On the way back to the sit-in – on a plateau of about 25 square meters sitting next to the road, at a crossing that descends to the river – they show us a video recorded a week ago, in which a clay truck fell into the river, 20 meters from where we are standing; and a few meters further down two houses were being dragged into the river. We also observe that trucks pass by here and dump gravel into the river without any checks.
Martín, a 28 year-old man from one of the 60 families who lost their land and were relocated to the Ponderosa canton, tells us that his grandfather had 32 manzanas of land to farm and all kinds of animals in the Amatitlancito canton. In 2000 their house began to sink and in 2006 the first houses began to collapse. Two years later they were relocated. "The claypits destroyed our land and caused us economic and psychological damage. In La Ponderosa they gave us a piece of land of 10 by 15 meters, nothing more. They gave us nothing for construction. We had to start from scratch and that costs a lot. And now we are here hoping that this forced migration doesn't happen to the other families who are in danger because it’s very hard." We asked him what was left of her grandfather's land: "the deeds, a piece of paper, but the land itself is now like a broken egg and we only have a couple of blocks left. It is split by the river and by land extraction. There has been no compensation for the damages and losses. Now we rent land to plant corn and beans because that’s what we live on, but we don't have enough land to feed ourselves.
The residents tell us that the former Mayor Medrano will not give them land titles for their new homes if they do not vote for his family and allies in the elections.
What it takes to resist
The people who participate in the Resistance have experienced different kinds of reprisals: entire cantons are denied the already scarce access to water; others are threatened with road closures; transporters are denied contracts; potters are threatened with restrictions on access to clay and high charges for using it.
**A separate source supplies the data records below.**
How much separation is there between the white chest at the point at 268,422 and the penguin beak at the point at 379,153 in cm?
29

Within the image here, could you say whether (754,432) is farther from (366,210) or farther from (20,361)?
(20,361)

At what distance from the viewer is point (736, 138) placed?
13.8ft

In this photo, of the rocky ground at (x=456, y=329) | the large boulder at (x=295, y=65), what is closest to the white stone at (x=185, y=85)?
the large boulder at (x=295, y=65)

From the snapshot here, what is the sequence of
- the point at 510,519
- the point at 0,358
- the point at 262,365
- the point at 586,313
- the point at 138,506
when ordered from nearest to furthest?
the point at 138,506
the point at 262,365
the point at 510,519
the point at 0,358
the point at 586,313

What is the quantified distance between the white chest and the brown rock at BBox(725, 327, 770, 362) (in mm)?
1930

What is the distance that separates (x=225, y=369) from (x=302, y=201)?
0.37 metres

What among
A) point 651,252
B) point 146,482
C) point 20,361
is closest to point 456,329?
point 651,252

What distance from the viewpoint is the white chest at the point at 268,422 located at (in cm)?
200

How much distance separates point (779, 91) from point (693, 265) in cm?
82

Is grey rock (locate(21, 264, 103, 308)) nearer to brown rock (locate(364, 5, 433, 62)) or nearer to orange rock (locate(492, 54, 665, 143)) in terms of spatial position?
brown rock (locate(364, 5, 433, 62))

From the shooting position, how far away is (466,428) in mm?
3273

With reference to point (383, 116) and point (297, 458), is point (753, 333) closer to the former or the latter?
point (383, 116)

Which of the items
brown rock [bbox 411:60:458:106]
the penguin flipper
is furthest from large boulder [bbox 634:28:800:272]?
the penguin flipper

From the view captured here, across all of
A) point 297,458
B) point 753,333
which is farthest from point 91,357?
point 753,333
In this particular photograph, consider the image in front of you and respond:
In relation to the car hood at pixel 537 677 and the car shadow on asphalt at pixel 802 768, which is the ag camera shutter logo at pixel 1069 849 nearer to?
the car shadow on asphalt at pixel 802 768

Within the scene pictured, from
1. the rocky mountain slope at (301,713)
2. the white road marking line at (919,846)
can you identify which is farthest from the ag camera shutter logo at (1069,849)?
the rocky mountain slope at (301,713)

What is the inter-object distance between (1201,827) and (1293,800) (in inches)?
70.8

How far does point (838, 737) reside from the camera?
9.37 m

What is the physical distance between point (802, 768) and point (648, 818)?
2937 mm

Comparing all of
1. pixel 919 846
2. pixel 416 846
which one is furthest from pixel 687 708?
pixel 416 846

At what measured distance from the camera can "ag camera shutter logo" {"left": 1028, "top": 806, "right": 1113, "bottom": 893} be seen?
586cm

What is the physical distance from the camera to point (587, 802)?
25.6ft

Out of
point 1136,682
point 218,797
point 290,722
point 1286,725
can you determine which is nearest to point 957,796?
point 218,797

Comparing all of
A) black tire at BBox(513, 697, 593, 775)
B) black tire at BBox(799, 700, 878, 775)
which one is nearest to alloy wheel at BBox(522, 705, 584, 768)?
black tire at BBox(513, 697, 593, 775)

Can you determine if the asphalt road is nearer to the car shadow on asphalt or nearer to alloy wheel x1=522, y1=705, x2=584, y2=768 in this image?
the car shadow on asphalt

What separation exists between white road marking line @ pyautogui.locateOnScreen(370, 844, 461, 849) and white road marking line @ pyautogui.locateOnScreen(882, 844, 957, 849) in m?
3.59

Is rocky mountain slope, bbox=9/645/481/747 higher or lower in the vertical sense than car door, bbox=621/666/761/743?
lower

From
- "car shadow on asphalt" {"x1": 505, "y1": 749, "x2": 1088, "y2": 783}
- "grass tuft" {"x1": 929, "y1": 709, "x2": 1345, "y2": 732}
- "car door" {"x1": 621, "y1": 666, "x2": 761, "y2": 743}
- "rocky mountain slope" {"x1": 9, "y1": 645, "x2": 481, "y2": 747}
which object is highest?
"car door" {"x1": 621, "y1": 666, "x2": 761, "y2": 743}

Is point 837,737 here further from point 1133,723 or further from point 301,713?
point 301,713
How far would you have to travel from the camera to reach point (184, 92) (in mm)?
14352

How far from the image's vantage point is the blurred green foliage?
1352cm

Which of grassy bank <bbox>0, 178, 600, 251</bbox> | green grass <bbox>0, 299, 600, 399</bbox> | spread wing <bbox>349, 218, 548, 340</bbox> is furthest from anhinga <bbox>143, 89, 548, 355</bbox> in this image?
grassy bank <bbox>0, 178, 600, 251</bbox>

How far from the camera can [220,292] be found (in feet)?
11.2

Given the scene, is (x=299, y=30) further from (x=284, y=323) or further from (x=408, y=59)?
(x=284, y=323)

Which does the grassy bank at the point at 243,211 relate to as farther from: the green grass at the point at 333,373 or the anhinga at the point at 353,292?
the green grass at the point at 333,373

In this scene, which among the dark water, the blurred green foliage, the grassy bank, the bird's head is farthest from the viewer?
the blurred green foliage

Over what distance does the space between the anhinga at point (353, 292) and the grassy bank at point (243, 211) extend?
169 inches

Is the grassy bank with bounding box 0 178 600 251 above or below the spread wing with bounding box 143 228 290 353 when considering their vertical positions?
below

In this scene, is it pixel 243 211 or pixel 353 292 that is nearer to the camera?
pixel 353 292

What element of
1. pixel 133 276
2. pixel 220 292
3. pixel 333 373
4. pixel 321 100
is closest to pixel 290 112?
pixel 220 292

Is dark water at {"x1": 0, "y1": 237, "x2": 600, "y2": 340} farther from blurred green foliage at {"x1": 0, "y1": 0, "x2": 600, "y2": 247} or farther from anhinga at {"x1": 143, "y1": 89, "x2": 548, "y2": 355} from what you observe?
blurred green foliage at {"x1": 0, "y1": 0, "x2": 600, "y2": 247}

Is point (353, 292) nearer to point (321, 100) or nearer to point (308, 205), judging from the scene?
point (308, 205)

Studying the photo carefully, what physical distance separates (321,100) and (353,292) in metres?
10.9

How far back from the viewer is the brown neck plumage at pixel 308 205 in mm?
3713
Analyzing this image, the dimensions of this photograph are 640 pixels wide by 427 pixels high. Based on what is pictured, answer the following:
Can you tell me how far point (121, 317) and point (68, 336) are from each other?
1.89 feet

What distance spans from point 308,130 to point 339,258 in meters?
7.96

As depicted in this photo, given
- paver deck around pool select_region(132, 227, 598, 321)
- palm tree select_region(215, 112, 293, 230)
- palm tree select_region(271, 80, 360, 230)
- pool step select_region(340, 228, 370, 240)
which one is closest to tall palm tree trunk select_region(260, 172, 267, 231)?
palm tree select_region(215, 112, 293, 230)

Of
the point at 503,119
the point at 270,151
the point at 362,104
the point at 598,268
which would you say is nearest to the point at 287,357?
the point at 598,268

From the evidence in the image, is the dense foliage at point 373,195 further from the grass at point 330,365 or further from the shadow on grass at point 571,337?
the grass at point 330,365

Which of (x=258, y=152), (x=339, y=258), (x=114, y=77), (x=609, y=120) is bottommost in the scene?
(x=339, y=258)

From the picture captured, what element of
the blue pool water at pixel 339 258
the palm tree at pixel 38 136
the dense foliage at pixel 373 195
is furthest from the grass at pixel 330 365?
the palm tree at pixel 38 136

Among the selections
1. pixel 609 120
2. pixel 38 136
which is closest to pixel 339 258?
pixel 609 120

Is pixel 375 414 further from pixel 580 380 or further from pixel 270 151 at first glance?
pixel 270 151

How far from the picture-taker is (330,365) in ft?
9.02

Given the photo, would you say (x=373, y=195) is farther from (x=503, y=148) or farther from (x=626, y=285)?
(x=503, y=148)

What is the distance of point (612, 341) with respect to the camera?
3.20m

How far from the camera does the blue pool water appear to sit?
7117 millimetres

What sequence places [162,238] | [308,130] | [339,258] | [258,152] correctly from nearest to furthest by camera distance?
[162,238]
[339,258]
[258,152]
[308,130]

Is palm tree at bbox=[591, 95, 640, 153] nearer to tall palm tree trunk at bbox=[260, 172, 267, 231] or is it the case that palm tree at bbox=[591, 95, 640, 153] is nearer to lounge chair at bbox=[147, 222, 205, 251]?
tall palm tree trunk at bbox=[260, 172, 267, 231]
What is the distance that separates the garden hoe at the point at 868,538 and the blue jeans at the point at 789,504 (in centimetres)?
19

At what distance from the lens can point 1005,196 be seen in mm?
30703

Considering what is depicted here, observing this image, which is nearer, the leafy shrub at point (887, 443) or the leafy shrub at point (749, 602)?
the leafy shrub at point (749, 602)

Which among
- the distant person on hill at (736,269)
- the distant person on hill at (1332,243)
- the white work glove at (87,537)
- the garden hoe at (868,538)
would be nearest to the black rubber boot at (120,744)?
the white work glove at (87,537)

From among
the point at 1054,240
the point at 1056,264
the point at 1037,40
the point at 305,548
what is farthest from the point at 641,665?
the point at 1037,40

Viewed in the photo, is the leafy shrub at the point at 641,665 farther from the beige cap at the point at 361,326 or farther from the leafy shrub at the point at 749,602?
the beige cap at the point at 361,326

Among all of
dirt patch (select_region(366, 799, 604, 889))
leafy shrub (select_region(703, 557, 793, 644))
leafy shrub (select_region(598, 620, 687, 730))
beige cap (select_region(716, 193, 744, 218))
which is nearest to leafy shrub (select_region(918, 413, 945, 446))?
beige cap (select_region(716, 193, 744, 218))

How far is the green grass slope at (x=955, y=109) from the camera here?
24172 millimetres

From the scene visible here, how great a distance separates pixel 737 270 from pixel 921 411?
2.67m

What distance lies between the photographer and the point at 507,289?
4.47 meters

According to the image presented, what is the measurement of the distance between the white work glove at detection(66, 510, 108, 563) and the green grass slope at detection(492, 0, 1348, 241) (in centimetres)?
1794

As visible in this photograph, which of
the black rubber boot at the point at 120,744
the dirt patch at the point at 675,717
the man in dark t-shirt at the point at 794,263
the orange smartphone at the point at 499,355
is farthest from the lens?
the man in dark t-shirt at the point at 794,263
Efraín and another companion were criminalized by the clay extraction companies in 2017 when a company's machinery undermined the base of a bridge that then collapsed. "We agreed to no longer let vehicles pass and they accused us of impeding free movement." In 2022, again Efrain and six other colleagues were criminalized. They were accused of the crimes of impeding free movement and threats. The proceedings were stalled by the prosecution, because according to Efraín there were no elements to prosecute them, they only "wanted to instill fear" in them and that this "punishment" would serve to dissuade other people from participating in the social struggle to defend their right to land, water and decent housing.
1Arnoldo Medrano was elected mayor in 1986 and re-elected six consecutive times. In 2015 he was arrested and is being prosecuted in different legal cases and for various crimes, such as embezzlement, falsification of documents, use of forged documents, fraud, illicit association and money laundering. According to investigations by the Public Prosecutor's Office (MP) and the International Commission against Impunity in Guatemala (CICIG), he established "a family network of corruption" to loot the municipality of Chinautla during the 30 years of his administration (information extracted from several articles of Prensa Libre and elPeriódico between 2015 and 2017).
2Por seguridad, y a petición de los y las vecinas que dieron sus testimonios para este artículo, se utilizaron nombres ficticios, excepto en el caso de Efraín Martínez.